Application Quality:  The quality of a requested licensing action has a significant impact on the amount of NRC staff’s resources expended in the review process. Requested licensing actions that include information of a sufficient scope and depth allow the NRC staff to focus its efforts on reviewing the safety, technical, and regulatory merits of the arguments put forth by the licensee. When an application lacks critical information necessary (e.g., analyses/calculations, unjustified use of unapproved methodologies, etc.) for the NRC staff to complete its review, an excessive amount of NRC staff time is spent gathering this information.

PRA Quality:  If a requested licensing action justifies any portion of its application through risk-informed analysis, the plant PRA must be of sufficient quality to support probabilistic analysis with the right level of scope and detail. 

Application Complexity:  The specific change that is being requested will determine what engineering, risk, scientific, security, or financial technical review it will require from the NRC staff.  When a requested licensing action crosses many technical disciplines, it is important that the application contain the technical information required to complete the review for each technical discipline.

Plant Specific Deviations:  When a licensing action requests to adopt a Technical Specification Task Force (TSTF) Traveler or to reference an approved Topical Report (TR), it is essential to point out any plant-specific deviations from the TSTF Traveler or the assumptions or analysis in the referenced TR.  For example, if the TSTF Traveler or Topical Report assumes that a plant has a certain type of main feed pump, but the actual plant that is the subject of the requested licensing action has a different type of main feed pump, then that difference, and its potential impact on the analysis that underpins the original TSTF Traveler or Topical Report, needs to be clearly stated in the application.

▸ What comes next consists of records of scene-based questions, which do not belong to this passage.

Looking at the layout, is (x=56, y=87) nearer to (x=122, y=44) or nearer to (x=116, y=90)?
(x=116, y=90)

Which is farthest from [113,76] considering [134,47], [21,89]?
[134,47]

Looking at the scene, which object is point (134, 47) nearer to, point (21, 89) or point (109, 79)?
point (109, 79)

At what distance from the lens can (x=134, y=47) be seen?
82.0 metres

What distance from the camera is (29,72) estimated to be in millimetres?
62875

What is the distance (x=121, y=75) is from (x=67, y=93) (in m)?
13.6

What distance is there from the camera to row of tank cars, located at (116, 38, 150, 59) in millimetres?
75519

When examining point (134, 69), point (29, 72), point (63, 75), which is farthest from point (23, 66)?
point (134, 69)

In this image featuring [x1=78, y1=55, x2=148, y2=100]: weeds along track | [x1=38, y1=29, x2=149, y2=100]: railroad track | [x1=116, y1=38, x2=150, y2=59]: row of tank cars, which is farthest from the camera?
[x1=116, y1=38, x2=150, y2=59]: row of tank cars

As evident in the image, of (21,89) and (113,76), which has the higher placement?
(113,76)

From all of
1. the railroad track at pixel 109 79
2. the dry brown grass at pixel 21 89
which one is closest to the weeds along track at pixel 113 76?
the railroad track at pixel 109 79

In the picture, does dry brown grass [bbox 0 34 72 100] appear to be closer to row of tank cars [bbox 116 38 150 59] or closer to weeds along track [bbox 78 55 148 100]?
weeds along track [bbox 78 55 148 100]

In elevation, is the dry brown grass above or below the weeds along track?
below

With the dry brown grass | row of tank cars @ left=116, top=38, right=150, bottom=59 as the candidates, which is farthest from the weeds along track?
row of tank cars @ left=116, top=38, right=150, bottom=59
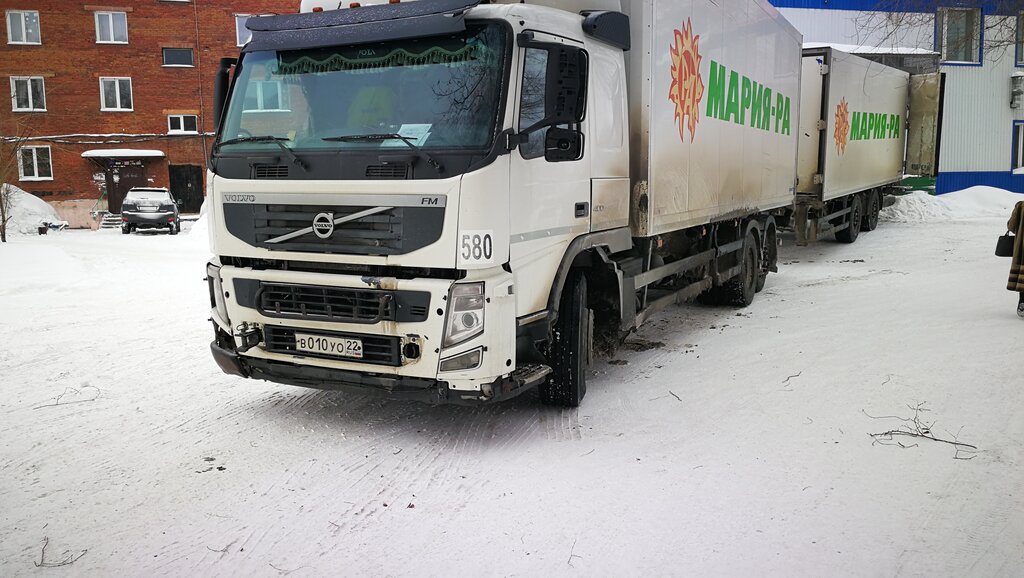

Referencing Unapproved Topical Reports:  Licensees may not reference a topical report in a license amendment request until the topical report is fully completed and the approved ("-A") version of the topical report is verified by the NRC staff. Using an –A version provides a report that has all the documentation related to the review in one place. It includes the technical report, revised to incorporate answers to NRC staff Requests for Additional Information (RAIs); the NRC staff RAIs and answers; and the NRC staff safety evaluation. Exceptions to using a version other than the –A version may be allowed on a case-by-case basis if the NRC staff determines that an exception is in the public interest.